A good storyteller, sincere and confident, Mionczynski makes his tale tough to doubt.
You start to believe.
And it's not like singing along with the Rev. Sum Yung Yahoo as he bends his guitar strings, jamming for Jesus Jones until you're convinced the Messiah really did show up in Year of the Dog driving a VW Beetle, sweeping teenage girls off their feet. It's not just believing because everyone else does. Not that at all.
If anything, proximity to true believers makes it harder to believe.
At the conference, one sasquatch-sized man demonstrated Bigfoot's heavy, arm-swinging stride. A woman described several encounters where she didn't see Bigfoot, but found puddles of Bigfoot urine. Another time she heard what could only have been Bigfoot flatulence. Another man with a California surfer accent talked about a woman who, after being abducted by Bigfoot, was returned to civilization years later, wild and crazy.
"They had to keep her in a cage," he said.
Mionczynski brought the legend to life.
The fire popped sparks as Mionczynski stared into trees. Forty-five minutes. An hour. Against his will, he nodded off. That kind of vicious adrenalin rush just exhausts you, he explained.
"I woke up to the sound of something hitting the ground."
Over the next 40 minutes Mionczynski was pelted with about 20 pine cones sailing out of the darkness.
"And that's when I knew for sure this was not a bear."
It finally left him alone with what has become a life-long mission.

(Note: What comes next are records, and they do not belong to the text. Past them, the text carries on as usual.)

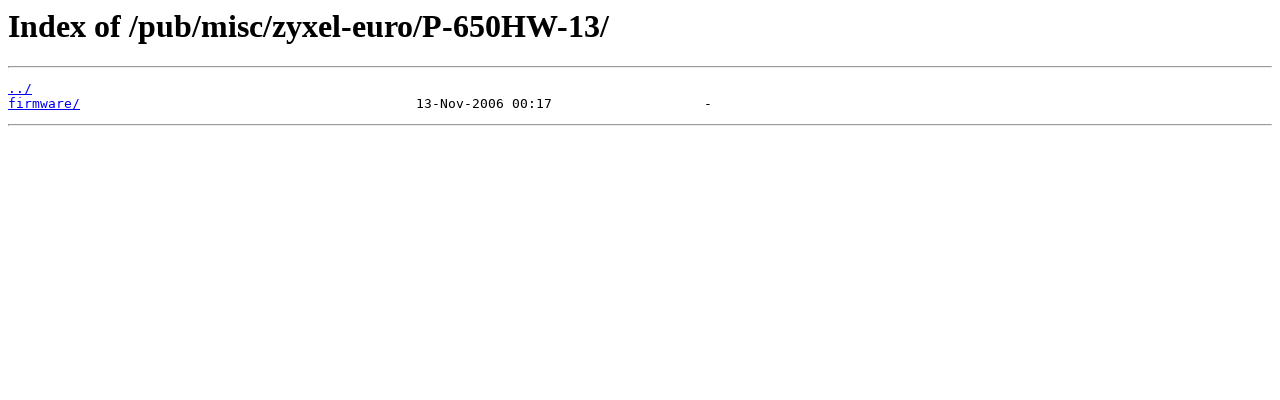

--- FILE ---
content_type: text/html
request_url: http://ftp.gwdg.de/pub/misc/zyxel-euro/P-650HW-13/
body_size: 323
content:
<html>
<head><title>Index of /pub/misc/zyxel-euro/P-650HW-13/</title></head>
<body>
<h1>Index of /pub/misc/zyxel-euro/P-650HW-13/</h1><hr><pre><a href="../">../</a>
<a href="firmware/">firmware/</a>                                          13-Nov-2006 00:17                   -
</pre><hr></body>
</html>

Bigfoot may be an endangered species, Mionczynski said. So Mionczynski still beats the brush and scales mountains, hunting for a specimen. And even though the rendesvous' low turnout disappointed organizers, Mionczynski helped about 100 folks rid themselves of any good reason to stop believing. In a way, that's too bad for them. Apparently, belief dampens your chances of spotting one.
As one Utah Bigfoot hunter put it: "It's only the non-believers that see them. If you're a believer, you can go out in the woods and look for 20 years and never see one."